Attualità

IN GIUSTIZIA – La Corte di Giustizia Ue e le Big tech

di Francesco Da Riva Grechi -


Il 10 settembre 2024 la Corte di Giustizia dell’Unione Europea, con sede in Lussemburgo, ha sancito in via definitiva, come già è stato scritto su questa testata, la (probabile) fine del far west digitale in Europa e la soggezione alla legge della Commissione, in materia di concorrenza, anche di colossi come Apple e Google. La “Cassazione Europea” ha affermato, con riguardo alla prima, che gli accordi fiscali con la Repubblica d’Irlanda, i c.d. Ruling, (termine che si può tradurre con “disciplinare”o “accordo quadro”), costituiscono un aiuto illegale di Stato, che quest’ultimo è tenuto a recuperare, confermando così la decisone della Commissione europea 2017/1283 del 30 agosto 2016. La conseguenza pratica è l’obbligo, che viene a gravare su Apple, di restituire almeno 13 mld di Euro.

Con riguardo alla seconda, la Corte conferma l’ammenda di 2,4 miliardi di euro inflitta a Google per aver abusato della propria posizione dominante, favorendo il proprio servizio di comparazione di prodotti, a discapito delle regole concorrenziali del mercato UE, di cui la Commissione è garante di fronte a tutti gli stati dell’Unione. In sintesi, i ruling fiscali sono delle predeterminazioni forfettarie concordate dell’utile di esercizio da tassare e sono stati concessi a due società, Apple Sales International ed Apple Operations International. Con uno di questi ruling, ad esempio, nel 2007, il fisco irlandese aveva approvato un metodo per determinare l’utile netto della filiale irlandese di AOE, Apple Operations International, in base al quale la base imponibile della stessa era pari al % dei costi operativi, oltre ad un reddito da proprietà intellettuale pari a % del fatturato e con riferimento alla tecnologia dei processi di produzione accumulata in Irlanda, esclusi costi quali oneri derivanti da affiliate di Apple e costi dei materiali e calcolando infine una detrazione per ammortamento di immobili e impianti “calcolata e ammessa secondo la normale prassi”. Come già si è letto su questo giornale, la somma effettivamente pagata da Apple al fisco irlandese, tra il 2003 e il 2014, si aggira sui 577 milioni di euro, mentre la decisione del 10 settembre 2024 condanna alla restituzione di ben 13 miliardi di euro e quindi se ne può intuire l’impatto. La Corte di giustizia ha ritenuto che l’immenso vantaggio concesso alle due società del gruppo Apple, Apple Sales International e ad Apple Operations Europe International, costituisse un aiuto di Stato vietato ai sensi degli articoli 107 e 108 del Trattato sul funzionamento dell’Unione europea (TFUE) perchè incompatibile con il mercato interno, in quanto “concesso tramite risorse statali in modo da poter ostacolare gli scambi fra i paesi dell’UE ovvero ostacolare la concorrenza”.

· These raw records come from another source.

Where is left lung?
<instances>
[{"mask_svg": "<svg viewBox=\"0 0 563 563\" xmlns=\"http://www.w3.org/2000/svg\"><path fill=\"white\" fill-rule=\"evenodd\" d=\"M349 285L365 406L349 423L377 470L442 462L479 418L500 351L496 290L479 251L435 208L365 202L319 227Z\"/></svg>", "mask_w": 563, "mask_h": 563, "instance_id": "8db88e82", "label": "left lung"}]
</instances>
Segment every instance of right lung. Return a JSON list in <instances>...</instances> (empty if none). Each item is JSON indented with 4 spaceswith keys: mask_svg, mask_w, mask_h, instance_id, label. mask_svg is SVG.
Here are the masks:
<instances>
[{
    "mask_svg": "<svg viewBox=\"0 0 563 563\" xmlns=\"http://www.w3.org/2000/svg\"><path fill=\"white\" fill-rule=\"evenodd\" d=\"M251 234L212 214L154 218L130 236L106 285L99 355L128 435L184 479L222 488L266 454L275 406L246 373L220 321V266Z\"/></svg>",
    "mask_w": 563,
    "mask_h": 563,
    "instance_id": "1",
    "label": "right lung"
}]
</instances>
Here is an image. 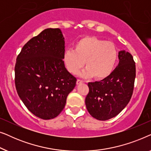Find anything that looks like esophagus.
I'll return each instance as SVG.
<instances>
[{
    "label": "esophagus",
    "instance_id": "obj_1",
    "mask_svg": "<svg viewBox=\"0 0 151 151\" xmlns=\"http://www.w3.org/2000/svg\"><path fill=\"white\" fill-rule=\"evenodd\" d=\"M82 82H83V81H82V80L78 79L77 80V82H76V84H82Z\"/></svg>",
    "mask_w": 151,
    "mask_h": 151
}]
</instances>
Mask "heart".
I'll return each instance as SVG.
<instances>
[{
	"mask_svg": "<svg viewBox=\"0 0 151 151\" xmlns=\"http://www.w3.org/2000/svg\"><path fill=\"white\" fill-rule=\"evenodd\" d=\"M117 55V48L113 43L96 36H86L76 43L73 51H65L63 61L72 74H77L85 65L86 69L82 76L102 80L113 72Z\"/></svg>",
	"mask_w": 151,
	"mask_h": 151,
	"instance_id": "obj_1",
	"label": "heart"
}]
</instances>
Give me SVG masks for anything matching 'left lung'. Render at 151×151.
Wrapping results in <instances>:
<instances>
[{
    "label": "left lung",
    "mask_w": 151,
    "mask_h": 151,
    "mask_svg": "<svg viewBox=\"0 0 151 151\" xmlns=\"http://www.w3.org/2000/svg\"><path fill=\"white\" fill-rule=\"evenodd\" d=\"M119 64L108 78L88 82L85 104L90 115L107 120L118 115L131 100L135 79V63L131 53L120 51Z\"/></svg>",
    "instance_id": "8db88e82"
}]
</instances>
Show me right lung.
<instances>
[{
	"instance_id": "1",
	"label": "right lung",
	"mask_w": 151,
	"mask_h": 151,
	"mask_svg": "<svg viewBox=\"0 0 151 151\" xmlns=\"http://www.w3.org/2000/svg\"><path fill=\"white\" fill-rule=\"evenodd\" d=\"M61 30L46 29L22 47L16 58L15 85L28 110L42 119L55 118L65 108L76 78L65 68Z\"/></svg>"
}]
</instances>
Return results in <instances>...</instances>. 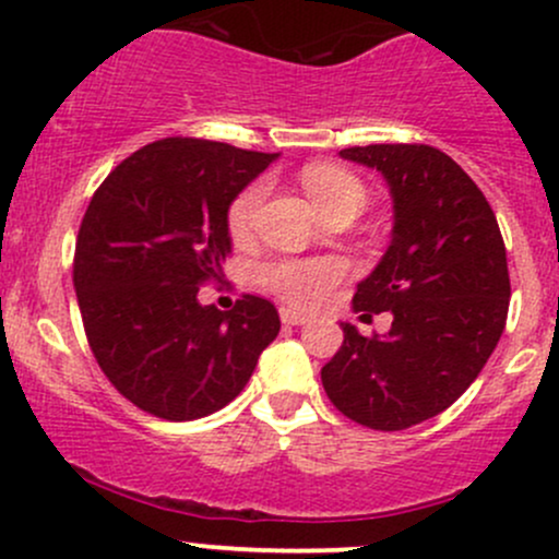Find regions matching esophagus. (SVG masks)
<instances>
[{"mask_svg":"<svg viewBox=\"0 0 559 559\" xmlns=\"http://www.w3.org/2000/svg\"><path fill=\"white\" fill-rule=\"evenodd\" d=\"M281 323L301 325V323H307V316H301V312H297V310H288V307H281Z\"/></svg>","mask_w":559,"mask_h":559,"instance_id":"esophagus-1","label":"esophagus"}]
</instances>
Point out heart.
I'll use <instances>...</instances> for the list:
<instances>
[{"mask_svg":"<svg viewBox=\"0 0 559 559\" xmlns=\"http://www.w3.org/2000/svg\"><path fill=\"white\" fill-rule=\"evenodd\" d=\"M299 181L318 213L329 217L333 213H360L368 202L365 183L352 170L331 163H310L299 173ZM265 181L249 183L228 204V234L234 241L249 239L254 221H258L262 202H265ZM344 265L338 260H273L260 271L265 284L278 299L292 307H312L323 299V294L342 278Z\"/></svg>","mask_w":559,"mask_h":559,"instance_id":"heart-1","label":"heart"}]
</instances>
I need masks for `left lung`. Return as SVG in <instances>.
<instances>
[{"label": "left lung", "mask_w": 559, "mask_h": 559, "mask_svg": "<svg viewBox=\"0 0 559 559\" xmlns=\"http://www.w3.org/2000/svg\"><path fill=\"white\" fill-rule=\"evenodd\" d=\"M338 155L381 170L394 197V239L355 294L362 318L394 320L383 336L342 323L344 342L320 378L349 420L404 431L457 402L502 336L504 239L484 191L436 146L370 144Z\"/></svg>", "instance_id": "left-lung-1"}]
</instances>
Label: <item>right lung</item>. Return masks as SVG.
<instances>
[{
    "label": "right lung",
    "mask_w": 559,
    "mask_h": 559,
    "mask_svg": "<svg viewBox=\"0 0 559 559\" xmlns=\"http://www.w3.org/2000/svg\"><path fill=\"white\" fill-rule=\"evenodd\" d=\"M278 155L170 136L141 146L94 191L73 258L83 331L102 373L163 420H197L247 386L278 336L267 299L199 305L230 254L228 204Z\"/></svg>",
    "instance_id": "obj_1"
}]
</instances>
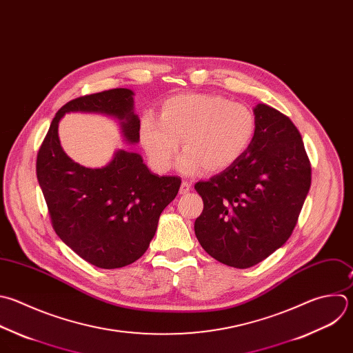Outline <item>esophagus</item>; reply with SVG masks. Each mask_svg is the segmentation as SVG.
Segmentation results:
<instances>
[{"label":"esophagus","mask_w":353,"mask_h":353,"mask_svg":"<svg viewBox=\"0 0 353 353\" xmlns=\"http://www.w3.org/2000/svg\"><path fill=\"white\" fill-rule=\"evenodd\" d=\"M190 190H191V184H190L188 181H183L181 185H180V194H181V195H185Z\"/></svg>","instance_id":"1"}]
</instances>
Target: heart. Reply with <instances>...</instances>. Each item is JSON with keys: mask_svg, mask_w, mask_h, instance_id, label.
I'll use <instances>...</instances> for the list:
<instances>
[{"mask_svg": "<svg viewBox=\"0 0 353 353\" xmlns=\"http://www.w3.org/2000/svg\"><path fill=\"white\" fill-rule=\"evenodd\" d=\"M256 134L254 112L240 102L214 94H180L166 99L157 117L147 114L140 128L141 144L155 170L168 172L183 141V173L202 168L221 172L250 150Z\"/></svg>", "mask_w": 353, "mask_h": 353, "instance_id": "b5f03b06", "label": "heart"}]
</instances>
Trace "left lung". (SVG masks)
Masks as SVG:
<instances>
[{
	"instance_id": "1",
	"label": "left lung",
	"mask_w": 353,
	"mask_h": 353,
	"mask_svg": "<svg viewBox=\"0 0 353 353\" xmlns=\"http://www.w3.org/2000/svg\"><path fill=\"white\" fill-rule=\"evenodd\" d=\"M256 134L236 163L195 184L203 210L194 230L216 261L247 269L270 256L292 234L310 188L312 168L288 116L258 103Z\"/></svg>"
}]
</instances>
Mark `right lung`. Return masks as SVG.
Masks as SVG:
<instances>
[{
	"label": "right lung",
	"instance_id": "add662e5",
	"mask_svg": "<svg viewBox=\"0 0 353 353\" xmlns=\"http://www.w3.org/2000/svg\"><path fill=\"white\" fill-rule=\"evenodd\" d=\"M134 92L113 88L79 97L55 114L37 154V180L58 237L85 262L117 269L140 259L155 236L159 216L181 180L154 174L136 152L119 150L101 169L84 168L61 147L58 123L68 112H94L121 121L128 143L140 141Z\"/></svg>",
	"mask_w": 353,
	"mask_h": 353
}]
</instances>
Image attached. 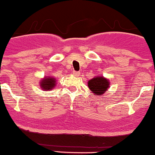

In particolare, la Corte fa osservare che, mentre gli Stati membri godono di autonomia fiscale in materia di imposte dirette, qualsiasi misura fiscale adottata da uno Stato membro deve essere conforme alle norme dell’Unione sugli aiuti di Stato, che sono vincolanti per gli Stati membri e prevalgono sulle rispettive legislazioni nazionali. L’articolo 107, paragrafo 1, del trattato, secondo l’interpretazione della stessa Corte di giustizia, vieta una misura fiscale che consenta a una società integrata di determinare il proprio reddito imponibile in una maniera che non rifletta l’utile che realizzerebbe in condizioni di libera concorrenza, vale a dire sulla base di prezzi negoziati da imprese indipendenti operanti in circostanze comparabili in condizioni di libera concorrenza. In conclusione, si può affermare che nel diritto giurisprudenziale dell’Unione Europea si conferma la politica della Commissione in materia di concorrenza e quindi si afferma il primato della incompatibilità con la presenza nel mercato interno e soprattutto nel mercato unico digitale di soggetti che rivendicano posizioni di privilegio che abbiano un costo sopportato da bilanci di paesi dell’Unione stessa.